Finalement, Moréas, fataliste, se dit que c’est plutôt une bonne chose : d’une part, Sulak, que n’importe qui peut désormais reconnaître dans la rue, devient beaucoup plus vulnérable, et sa cavale périlleuse ; d’autre part, plus le malfaiteur est célèbre, plus les flics mettent le paquet. « Serrer un braqueur inconnu, c’est faire son boulot, serrer une vedette, c’est se faire plaisir », dit-il. Tous les services se mobilisent à fond. Il n’y a pas eu autant de monde aux trousses d’une seule personne depuis Mesrine.
Bruno, pendant ce temps, drague une jolie vendeuse blonde dans une boutique de vêtements du boulevard Saint-Germain. Il s’est laissé pousser les cheveux et la moustache. Il revient tous les après-midi, il achète n’importe quoi, des chemises, des pantalons, des chaussettes, des pulls, et finit par décrocher son prénom, Christine, et une heure pour boire un verre. Il pense à Thalie mais il ne peut pas vivre sans amour tous les jours. Après leur deuxième rendez-vous, il couche chez elle, rue Olivier-Métra, dans le XXe arrondissement. Il pressent vite qu’il peut lui faire confiance, son flic sifflote du Brassens lorsqu’il est avec elle : il lui avoue qu’il ne s’appelle pas Éric Lambert et qu’il n’est pas photographe.
— Je suis Bruno Sulak.
— Bon, d’accord, je note. Et ?
Il éclate de rire, incrédule, elle ne le connaît pas – il se rend compte dans la seconde de la prétention de cet étonnement. Il est temps de revenir un peu sur terre. Il s’excuse et lui explique, lui parle du Cartier de Cannes.
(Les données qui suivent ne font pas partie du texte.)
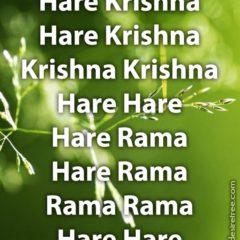 Hare Krishna Maha Mantra 241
— Ah, oui, je crois que j’ai entendu ça. Bravo, joli coup.
Elle ne s’émeut pas plus que ça, ce qui fait plaisir à Bruno : il se sent presque normal. Ils sortent souvent le soir, ou bien dînent chez elle, c’est lui qui prépare à manger, il fait même un peu de ménage l’après-midi quand elle travaille. Il l’emmène deux jours à Deauville. C’est pratiquement comme à l’époque de Thalie, la vie reprend, tout peut continuer – mais ce n’est qu’une illusion. En réalité, il perçoit physiquement la pression autour de lui, partout, et quand il s’ausculte honnêtement, il réalise qu’il n’est plus jamais en paix, plus jamais serein deux secondes de suite, la légèreté n’est plus pour lui qu’un fantasme, une clairière sur une autre planète. Il l’a cherché, il le sait bien. Anxieux, mal dans sa peau, il va chercher du soutien chez son avocat, Denis Giraud. Mais celui-ci ne peut pas lui être très utile, il tient au mieux son rôle d’avocat et d’ami :
— C’est fini, tu es grillé, tu ne peux plus rester en France, tu vas prendre des années et des années de taule.
Bruno a du mal à l’admettre, à se faire à l’idée d’une existence rangée :
— C’est impossible, quand on a choisi cette vie-là, on ne peut plus s’arrêter, il faut aller au bout. Je suis trop bousillé dans la tête pour arriver à me tenir tranquille, à oublier ce que j’ai vu en prison, et dehors.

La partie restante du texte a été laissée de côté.